▸ **EXERCISE DETAILS**
Extend the worked solution below on the elimination procedure for 2 × 2 systems of differential equations, continuing after its final step.

▸ **SOURCE EXTRACT**
The solutions for the given linear system are $x\left(t\right)=A\mathrm{sin}t+B\mathrm{cos}t$ and $y\left(t\right)={c}_{1}{e}^{t}-\frac{A+B}{2}\mathrm{sin}t+\frac{3\left(A-B\right)}{2}\mathrm{cos}t-\frac{1}{2}{e}^{-t}$

See the step by step solution

## Step 1: General form

Elimination Procedure for 2 × 2 Systems.

To find a general solution for the system

${\mathrm{L}}_{1}\left[\mathrm{x}\right]+{\mathrm{L}}_{2}\left[\mathrm{y}\right]={\mathrm{f}}_{1},\phantom{\rule{0ex}{0ex}}{\mathrm{L}}_{3}\left[\mathrm{x}\right]+{\mathrm{L}}_{4}\left[\mathrm{y}\right]={\mathrm{f}}_{2},$

Where ${\mathbf{L}}_{\mathbf{1}}\mathbf{,}{\mathbf{L}}_{\mathbf{2}}\mathbf{,}{\mathbf{L}}_{\mathbf{3}}\mathbf{,}$ and ${\mathbf{L}}_{\mathbf{4}}$ are polynomials in $D=\frac{d}{dt}$

1. Make sure that the system is written in operator form.

1. Eliminate one of the variables, say, y, and solve the resulting equation for x(t). If the system is degenerating, stop! A separate analysis is required to determine whether or not there are solutions.

1. (Shortcut) If possible, use the system to derive an equation that involves y(t) but not its derivatives. [Otherwise, go to step (d).] Substitute the found expression for x(t) into this equation to get a formula for y(t). The expressions for x(t), and y(t) give the desired general solution.

1. Eliminate x from the system and solve for y(t). [Solving for y(t) gives more constants----in fact, twice as many as needed.]

1. Remove the extra constants by substituting the expressions for x(t) and y(t) into one or both of the equations in the system. Write the expressions for x(t) and y(t) in terms of the remaining constants.

▸ **PROVIDED MATERIAL**
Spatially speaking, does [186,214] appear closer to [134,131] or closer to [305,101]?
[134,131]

▸ **ANSWER TO THE EXERCISE**
## Step 2: Evaluate the given equation

Given that,

$2x\text{'}+y\text{'}-x-y={e}^{-t} ......\mathbf{\left(}\mathbf{1}\mathbf{\right)}$

$x\text{'}+y\text{'}+2x+y={e}^{t} ......\mathbf{\left(}\mathbf{2}\mathbf{\right)}$

Let us rewrite this system of operators in operator form:

$\left(2D-1\right)\left[x\right]+\left(D-1\right)\left[y\right]={e}^{-t} ......\mathbf{\left(}\mathbf{3}\mathbf{\right)}\phantom{\rule{0ex}{0ex}}\left(D+2\right)\left[x\right]+\left(D+1\right)\left[y\right]={e}^{t} ......\mathbf{\left(}\mathbf{4}\mathbf{\right)}$

Multiply (D+1) on equation (3).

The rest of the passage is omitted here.